CVE-2026-53094

In the Linux kernel, the following vulnerability has been resolved: bpf: Fix stale offload->prog pointer after constant blinding When a dev-bound-only BPF program (BPF_F_XDP_DEV_BOUND_ONLY) undergoes JIT compilation with constant blinding enabled (bpf_jit_harden >= 2), bpf_jit_blind_constants() clones the program. The original prog is then freed in bpf_jit_prog_release_other(), which updates aux->prog to point to the surviving clone, but fails to update offload->prog. This leaves offload->prog pointing to the freed original program. When the network namespace is subsequently destroyed, cleanup_net() triggers bpf_dev_bound_netdev_unregister(), which iterates ondev->progs and calls __bpf_prog_offload_destroy(offload->prog). Accessing the freed prog causes a page fault: BUG: unable to handle page fault for address: ffffc900085f1038 Workqueue: netns cleanup_net RIP: 0010:__bpf_prog_offload_destroy+0xc/0x80 Call Trace: __bpf_offload_dev_netdev_unregister+0x257/0x350 bpf_dev_bound_netdev_unregister+0x4a/0x90 unregister_netdevice_many_notify+0x2a2/0x660 ... cleanup_net+0x21a/0x320 The test sequence that triggers this reliably is: 1. Set net.core.bpf_jit_harden=2 (echo 2 > /proc/sys/net/core/bpf_jit_harden) 2. Run xdp_metadata selftest, which creates a dev-bound-only XDP program on a veth inside a netns (./test_progs -t xdp_metadata) 3. cleanup_net -> page fault in __bpf_prog_offload_destroy Dev-bound-only programs are unique in that they have an offload structure but go through the normal JIT path instead of bpf_prog_offload_compile(). This means they are subject to constant blinding's prog clone-and-replace, while also having offload->prog that must stay in sync. Fix this by updating offload->prog in bpf_jit_prog_release_other(), alongside the existing aux->prog update. Both are back-pointers to the prog that must be kept in sync when the prog is replaced.

Package Linux Kernel
Published 2026-06-24
Last modified 2026-06-24
Patch available
Yes

Affected versions

Linux kernel versions 6.3 and later are affected. Fixed in 6.6.141, 6.12.91, 6.18.33, 7.0.10, 7.1 and their respective stable series.

Affected from
≥ 6.3
Fixed in
✓ 6.6.141 6.6.x ✓ 6.12.91 6.12.x ✓ 6.18.33 6.18.x ✓ 7.0.10 7.0.x ✓ 7.1

Frequently asked questions

  • What is CVE-2026-53094?

    CVE-2026-53094 is a unscored severity Linux kernel vulnerability . It affects Linux kernel versions from 6.3 onward and has been patched in 6.6.141, 6.12.91, 6.18.33 and others. CVE-2026-53094 has not been confirmed as actively exploited and is not listed in the CISA KEV catalog.
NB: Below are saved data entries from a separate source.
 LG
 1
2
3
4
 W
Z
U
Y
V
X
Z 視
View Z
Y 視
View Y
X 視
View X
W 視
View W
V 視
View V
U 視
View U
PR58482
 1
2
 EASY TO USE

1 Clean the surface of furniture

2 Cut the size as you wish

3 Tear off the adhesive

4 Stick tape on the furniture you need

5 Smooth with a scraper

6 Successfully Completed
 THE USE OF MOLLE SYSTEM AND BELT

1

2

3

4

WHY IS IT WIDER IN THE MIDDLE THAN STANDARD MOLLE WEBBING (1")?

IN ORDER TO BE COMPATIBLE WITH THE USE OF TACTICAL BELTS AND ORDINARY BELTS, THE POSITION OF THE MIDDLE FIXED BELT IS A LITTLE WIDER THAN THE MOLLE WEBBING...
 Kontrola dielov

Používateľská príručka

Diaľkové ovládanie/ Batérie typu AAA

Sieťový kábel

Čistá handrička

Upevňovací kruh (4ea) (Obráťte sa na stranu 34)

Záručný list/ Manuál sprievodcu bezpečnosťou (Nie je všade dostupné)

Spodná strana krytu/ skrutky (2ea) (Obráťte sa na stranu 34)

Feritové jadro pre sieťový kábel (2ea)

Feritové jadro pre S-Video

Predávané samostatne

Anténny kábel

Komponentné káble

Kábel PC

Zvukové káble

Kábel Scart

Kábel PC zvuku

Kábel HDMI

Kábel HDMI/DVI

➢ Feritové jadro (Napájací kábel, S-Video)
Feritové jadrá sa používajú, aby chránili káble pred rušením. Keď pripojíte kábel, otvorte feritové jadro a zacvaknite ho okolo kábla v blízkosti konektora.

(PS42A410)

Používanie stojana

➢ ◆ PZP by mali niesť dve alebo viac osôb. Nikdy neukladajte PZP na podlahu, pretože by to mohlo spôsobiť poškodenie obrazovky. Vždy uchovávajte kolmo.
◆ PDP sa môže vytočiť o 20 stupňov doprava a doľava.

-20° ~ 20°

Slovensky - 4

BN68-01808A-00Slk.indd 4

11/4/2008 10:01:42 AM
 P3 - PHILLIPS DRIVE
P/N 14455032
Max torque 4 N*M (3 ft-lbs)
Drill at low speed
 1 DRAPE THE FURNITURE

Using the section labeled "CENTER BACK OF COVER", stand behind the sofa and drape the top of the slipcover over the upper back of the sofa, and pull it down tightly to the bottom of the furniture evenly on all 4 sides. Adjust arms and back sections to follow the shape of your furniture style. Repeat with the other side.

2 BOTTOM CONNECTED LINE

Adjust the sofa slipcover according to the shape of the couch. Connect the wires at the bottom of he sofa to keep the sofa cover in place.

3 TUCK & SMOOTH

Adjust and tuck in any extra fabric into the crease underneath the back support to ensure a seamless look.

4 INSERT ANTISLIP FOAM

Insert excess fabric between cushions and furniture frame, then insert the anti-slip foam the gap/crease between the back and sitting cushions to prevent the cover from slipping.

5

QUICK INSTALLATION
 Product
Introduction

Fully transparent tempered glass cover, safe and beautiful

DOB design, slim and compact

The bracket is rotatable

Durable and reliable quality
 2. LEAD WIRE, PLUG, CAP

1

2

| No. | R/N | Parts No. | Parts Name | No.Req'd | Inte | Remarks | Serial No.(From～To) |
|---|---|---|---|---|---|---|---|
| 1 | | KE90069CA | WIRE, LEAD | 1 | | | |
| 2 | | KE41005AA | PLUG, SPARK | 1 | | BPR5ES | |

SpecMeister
  • Is there a patch available for CVE-2026-53094?

    Yes — CVE-2026-53094 has been patched. Fixed versions include 6.6.141, 6.12.91, 6.18.33 and others. If you are running Linux kernel 6.3 or later up to the fix versions, apply the relevant patch for your kernel branch.

  • Is CVE-2026-53094 actively exploited?

    No — CVE-2026-53094 has not been confirmed as actively exploited. It is not listed in the CISA Known Exploited Vulnerabilities (KEV) catalog.